Pervasive barriers restrict women’s participation in science and technology fields even in the wealthiest nations, says a new report. Susan Elan finds out more
The presence of women in the fields of science, technology and innovation remains significantly lower than for men, including in some of the world’s wealthiest regions, according to new research.
A study (National Assessments and Benchmarking of Gender, Science, Technology and Innovation) assessed the level of support, opportunities and participation of women in science in the world’s leading knowledge-based economies: the European Union, the USA, Brazil, South Africa, India, Korea and Indonesia.
Despite efforts to give women greater access to education in science and technology in some countries, the research shows they are still significantly under-represented in many degree programmes, especially in engineering, physics and computer science. But even with improved access to science and technology education, women have not increased their numbers in the workforce, the study finds. In fact, in some countries, including the USA, the number of women in the science and technology workforce is declining.
Key findings of the study include:
- Opportunity inequality: Women have less access to resources — such as property, financing, technology and education — needed to support active engagement in science. As a result, their presence in employment, entrepreneurship and research is lower than men’s.
- Variations among scientific disciplines: Female participation in biological, medical and life sciences is very high — above 50 per cent in some countries. However, in physics, computer sciences and engineering, the participation rate of women is less than 30 per cent in most countries.
- Contributions to decision making: Women have low rates (about 12 per cent) of participation in decision-making in science, in universities and in the corporate sector. South Africa is the exception with a rate of 28 per cent in 2010.
- Health and social status correlations: Women born in countries that accord them low social status and consequently insufficient health care, begin life with disadvantages that are difficult to overcome. These challenges persist as women strive to gain education and build professional lives, even when nations like India try to put supportive policies in place.
'This is an equity issue,' commented Sophia Huyer, lead researcher and executive director of Women in Global Science & Technology (WIGSAT). 'Women are not having access to professional and income opportunities. In addition, we are missing out on the enormous potential that women represent because they are not participating in how the science and technology sectors are being designed and how they will affect the life of a country.'
The study found that, even when women enrol in science and technology programmes, as many as 30 per cent drop out due to lack of flexible work hours and child care.
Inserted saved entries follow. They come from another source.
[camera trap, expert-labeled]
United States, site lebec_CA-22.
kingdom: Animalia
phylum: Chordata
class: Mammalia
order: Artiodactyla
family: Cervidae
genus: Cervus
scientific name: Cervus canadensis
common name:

Quality health care, financial resources, higher social and economic status, more significant roles in government and politics are also needed to help woman achieve parity in the fields of science, technology and innovation.
'Women have greater parity in countries with government policies that support childcare, equal pay, flexible work and gender mainstreaming,' Huyer explained.
In ranking the seven largest knowledge-based economies for gender equality, the study took into account health, social and economic status, access to resources and opportunity; societal policies such as childcare, equal pay, flexible work hours; and participation in decision making.
The European Union ranked first overall. Brazil took first place for women's participation in science, technology and innovation due to its progressive social policies that include state-funded tuition. Korea ranked first in health and life expectancy but last in women’s economic status. Even women who are educated are rarely found in public life or in management in the private sector.
India ranked the lowest overall among the countries surveyed, largely as a result of women’s low social and educational status.
The USA ranked second overall, but came in near the bottom of the countries surveyed in terms of women’s health and consistency of social policies on maternity leave, child care, birth control and abortion.
'If the USA focused on some of these issues to allow women to participate more effectively, maybe the economy would be in better shape than it is now,' Huyer observed.
The study was conducted by the Organization for Women in Science for the Developing World (OWSD) with the aid of a 2010 Elsevier Foundation grant.